• TÂCHES À RÉALISER:
(a) Relevez toutes les phrases de l'intervieweur qui se terminent par un point d'interrogation dans l'entretien.
(b) D'après l'entretien, en quelle année la personne interrogée a-t-elle écrit L'Automne des chimères ?
(c) Reproduisez, s'il vous plaît, le passage de l'entretien qui s'ouvre sur les mots contenant "Pourtant, vous restez" et se clôt sur "en l’avenir ?".

• TEXTE SOURCE:
* * *

Quel est le meilleur terreau du terrorisme, le fondamentalisme religieux ou les pouvoirs corrompus ?
Le vrai terreau du terrorisme, c’est l’humiliation. Là où les gens sont opprimés, traînés dans la boue, c’est là que se trouve la patrie de la violence. Le reste, ce ne sont que des outils de la violence puisque tous les intégrismes naissent de la frustration.
Quel rapport entretenez-vous avec l’Algérie ?
Celui qu’entretient n’importe quel citoyen avec sa patrie et qui espère le meilleur pour son peuple. C’est un rapport assez triste puisque c’est un champ de guerre. En 1998, j’ai écrit L’Automne des chimères et je parlais déjà de ce qu’allait devenir l’Algérie. Cette fausse réconciliation, cette terreur anéantit toute volonté de se rebeller. Le terrorisme est un nuage cafardeux qui sera obligé de se dissiper un jour mais ce que je redoute le plus pour mon pays, c’est le renoncement. Le peuple algérien ne croit plus en rien et c’est lamentable de sa part.
Pourtant, vous restez optimiste…
Tous les peuples sont passés par des moments critiques, voire apocalyptiques mais on ne cessera jamais de croire. Aucun malheur n’est éternel, on touche le fond et on remonte. Je suis certain que l’Algérie vit une période d’incubation mais nous allons nous en sortir. C’est une leçon de vie, un jeune peuple qui ne sait pas encore ce qu’il veut, qui n’a pas consolidé ses repères. Chaque blessure est un tatouage. Nous avons manqué de responsabilité.
Où trouvez-vous la foi en l’avenir ?
Dans les yeux de ceux que j’aime. Je me bats pour qu’il y ait toujours un moment solaire et ça m’interdit d’être défaitiste. Je sais reconnaître ce qui est triste et affligeant mais aussi voir ce qui pourrait nous aider à retrouver le sourire. Il ne faut jamais baisser les bras. On a une seule vie et si chacun se rendait compte qu’il est unique et irremplaçable, il pourrait vivre pleinement sa vie.
Pourquoi écrire essentiellement en langue française ?
J’ai toujours voulu écrire en arabe la poésie mais, à 14 ans, quand j’ai rencontré la langue française, elle m’a ébloui. J’ai pensé qu’elle pouvait m’emmener loin. J’étais toujours sermonné par mes professeurs parce que j’étais un petit poète de 14 ans alors qu’un professeur de français m’a fait aimer sa langue. Je dois tout à la langue française, c’est une vraie histoire d’amour. Je ne l’ai pas étudiée, je l’ai aimée.
Dans un festival comme Atlantide, qu’est-ce qui compte pour vous, la rencontre avec les autres écrivains ou avec vos lecteurs ?

* * *

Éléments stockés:
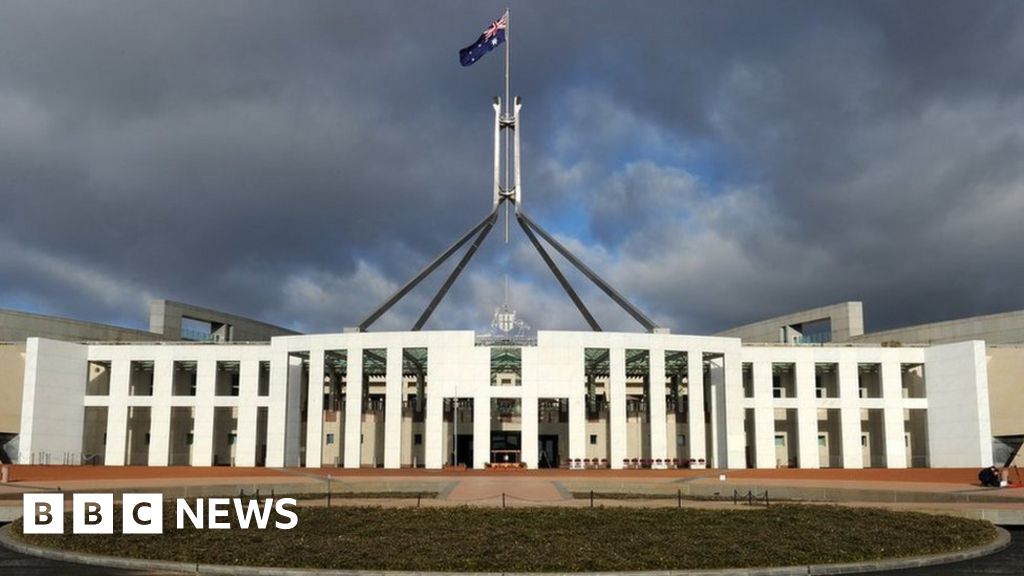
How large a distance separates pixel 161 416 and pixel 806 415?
129ft

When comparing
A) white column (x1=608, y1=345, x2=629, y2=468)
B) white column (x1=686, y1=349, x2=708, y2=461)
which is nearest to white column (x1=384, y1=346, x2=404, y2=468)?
white column (x1=608, y1=345, x2=629, y2=468)

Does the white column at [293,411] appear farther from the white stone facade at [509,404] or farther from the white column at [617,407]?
the white column at [617,407]

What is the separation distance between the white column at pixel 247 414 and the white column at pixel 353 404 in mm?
6909

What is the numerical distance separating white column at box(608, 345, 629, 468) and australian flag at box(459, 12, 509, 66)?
796 inches

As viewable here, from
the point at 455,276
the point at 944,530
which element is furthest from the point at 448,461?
the point at 944,530

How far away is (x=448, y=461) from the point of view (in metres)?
54.2

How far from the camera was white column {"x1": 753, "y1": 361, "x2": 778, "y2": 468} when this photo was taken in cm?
5209

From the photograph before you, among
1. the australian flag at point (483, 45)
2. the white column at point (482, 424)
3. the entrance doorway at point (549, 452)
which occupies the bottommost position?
the entrance doorway at point (549, 452)

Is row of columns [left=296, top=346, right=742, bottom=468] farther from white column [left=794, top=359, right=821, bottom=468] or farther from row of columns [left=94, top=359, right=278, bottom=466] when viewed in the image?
white column [left=794, top=359, right=821, bottom=468]

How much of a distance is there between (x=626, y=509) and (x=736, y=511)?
2.82 m

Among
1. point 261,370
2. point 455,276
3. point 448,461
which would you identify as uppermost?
point 455,276

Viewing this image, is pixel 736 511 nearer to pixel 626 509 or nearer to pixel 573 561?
pixel 626 509

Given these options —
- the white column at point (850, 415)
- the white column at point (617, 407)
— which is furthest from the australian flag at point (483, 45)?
the white column at point (850, 415)

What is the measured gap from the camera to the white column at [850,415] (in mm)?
53281
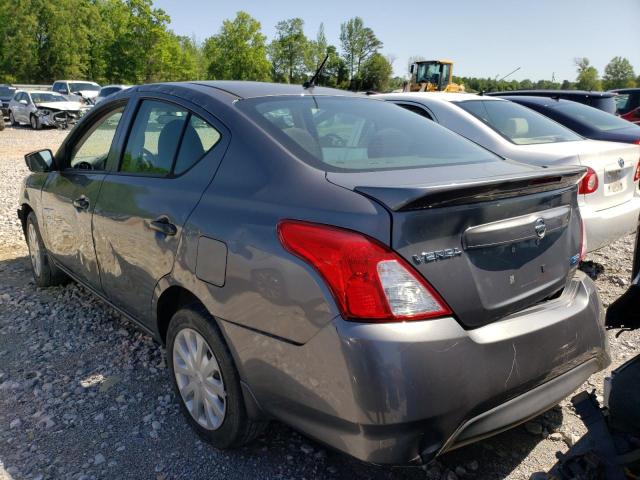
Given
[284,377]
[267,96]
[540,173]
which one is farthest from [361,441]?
[267,96]

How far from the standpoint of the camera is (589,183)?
4.46m

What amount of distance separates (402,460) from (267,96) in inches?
72.4

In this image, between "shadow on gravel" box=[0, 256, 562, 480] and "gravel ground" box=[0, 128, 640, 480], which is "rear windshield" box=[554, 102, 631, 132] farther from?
"shadow on gravel" box=[0, 256, 562, 480]

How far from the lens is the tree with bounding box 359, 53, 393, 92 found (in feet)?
299

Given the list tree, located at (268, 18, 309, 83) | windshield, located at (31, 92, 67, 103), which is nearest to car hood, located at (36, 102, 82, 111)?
windshield, located at (31, 92, 67, 103)

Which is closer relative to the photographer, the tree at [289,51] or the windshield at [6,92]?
the windshield at [6,92]

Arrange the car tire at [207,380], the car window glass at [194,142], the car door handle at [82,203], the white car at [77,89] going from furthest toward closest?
the white car at [77,89] → the car door handle at [82,203] → the car window glass at [194,142] → the car tire at [207,380]

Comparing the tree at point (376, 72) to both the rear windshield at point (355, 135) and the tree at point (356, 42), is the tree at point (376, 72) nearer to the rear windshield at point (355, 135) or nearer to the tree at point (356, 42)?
the tree at point (356, 42)

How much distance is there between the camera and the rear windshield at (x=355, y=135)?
90.4 inches

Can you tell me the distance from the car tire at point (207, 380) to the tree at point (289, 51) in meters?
75.7

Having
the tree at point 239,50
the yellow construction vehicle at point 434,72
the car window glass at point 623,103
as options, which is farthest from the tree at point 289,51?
the car window glass at point 623,103

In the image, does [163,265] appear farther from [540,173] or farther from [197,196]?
[540,173]

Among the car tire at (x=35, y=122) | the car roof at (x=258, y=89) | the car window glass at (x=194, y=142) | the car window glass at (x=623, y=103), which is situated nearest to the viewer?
the car window glass at (x=194, y=142)

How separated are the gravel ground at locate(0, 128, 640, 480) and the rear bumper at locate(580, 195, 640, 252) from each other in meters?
1.00
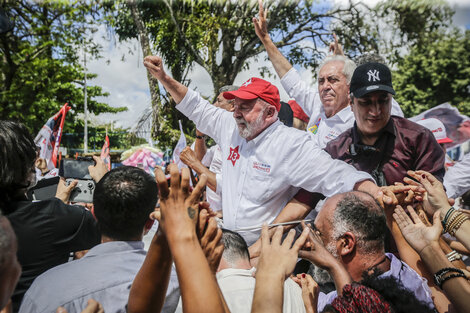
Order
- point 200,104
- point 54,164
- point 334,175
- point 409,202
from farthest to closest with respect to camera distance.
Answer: point 54,164, point 200,104, point 334,175, point 409,202

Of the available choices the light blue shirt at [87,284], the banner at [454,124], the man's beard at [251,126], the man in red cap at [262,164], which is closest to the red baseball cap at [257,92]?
the man in red cap at [262,164]

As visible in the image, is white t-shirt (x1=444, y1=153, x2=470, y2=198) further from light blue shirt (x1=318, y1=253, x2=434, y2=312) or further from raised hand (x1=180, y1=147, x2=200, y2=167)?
raised hand (x1=180, y1=147, x2=200, y2=167)

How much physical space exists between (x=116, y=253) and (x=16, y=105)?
46.1 feet

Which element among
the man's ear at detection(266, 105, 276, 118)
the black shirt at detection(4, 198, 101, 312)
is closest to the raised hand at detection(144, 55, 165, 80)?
the man's ear at detection(266, 105, 276, 118)

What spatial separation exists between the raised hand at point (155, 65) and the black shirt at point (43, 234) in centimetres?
115

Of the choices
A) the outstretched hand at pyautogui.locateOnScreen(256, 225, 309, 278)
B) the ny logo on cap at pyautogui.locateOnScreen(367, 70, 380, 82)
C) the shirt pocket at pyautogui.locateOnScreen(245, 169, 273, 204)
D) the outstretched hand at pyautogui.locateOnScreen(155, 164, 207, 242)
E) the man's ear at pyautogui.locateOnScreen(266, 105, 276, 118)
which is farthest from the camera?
the man's ear at pyautogui.locateOnScreen(266, 105, 276, 118)

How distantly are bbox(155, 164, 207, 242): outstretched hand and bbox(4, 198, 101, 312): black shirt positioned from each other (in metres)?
1.13

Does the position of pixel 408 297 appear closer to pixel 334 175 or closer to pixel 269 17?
pixel 334 175

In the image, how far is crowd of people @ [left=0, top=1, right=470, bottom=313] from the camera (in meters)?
1.12

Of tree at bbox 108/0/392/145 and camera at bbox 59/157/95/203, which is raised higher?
tree at bbox 108/0/392/145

* * *

• TÂCHES RÉSOLUES:
(a)
- Quel est le meilleur terreau du terrorisme, le fondamentalisme religieux ou les pouvoirs corrompus ?
- Quel rapport entretenez-vous avec l'Algérie ?
- Où trouvez-vous la foi en l'avenir ?
- Pourquoi écrire essentiellement en langue française ?
- Dans un festival comme Atlantide, qu'est-ce qui compte pour vous, la rencontre avec les autres écrivains ou avec vos lecteurs ?

(b) En 1998.

(c)
Pourtant, vous restez optimiste…
Tous les peuples sont passés par des moments critiques, voire apocalyptiques mais on ne cessera jamais de croire. Aucun malheur n’est éternel, on touche le fond et on remonte. Je suis certain que l’Algérie vit une période d’incubation mais nous allons nous en sortir. C’est une leçon de vie, un jeune peuple qui ne sait pas encore ce qu’il veut, qui n’a pas consolidé ses repères. Chaque blessure est un tatouage. Nous avons manqué de responsabilité.
Où trouvez-vous la foi en l’avenir ?